From the records below, pull out every line that contains the word "centimetres".
-- BEGIN Stored data --
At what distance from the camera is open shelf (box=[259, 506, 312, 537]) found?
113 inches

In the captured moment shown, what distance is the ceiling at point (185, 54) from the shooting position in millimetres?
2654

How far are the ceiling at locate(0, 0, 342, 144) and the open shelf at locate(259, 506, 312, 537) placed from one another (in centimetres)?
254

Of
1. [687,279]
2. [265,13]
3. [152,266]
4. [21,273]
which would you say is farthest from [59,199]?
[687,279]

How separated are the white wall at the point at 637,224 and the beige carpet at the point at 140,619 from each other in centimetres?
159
-- END Stored data --
-- BEGIN Stored data --
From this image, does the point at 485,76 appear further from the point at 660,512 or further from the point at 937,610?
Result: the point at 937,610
-- END Stored data --
*Expected output*:
How far are the ceiling at locate(0, 0, 342, 144) and the open shelf at locate(259, 506, 312, 537) placed from one another (in centimetres)?
How separated are the white wall at the point at 637,224 and the beige carpet at the point at 140,619 from each other in centimetres?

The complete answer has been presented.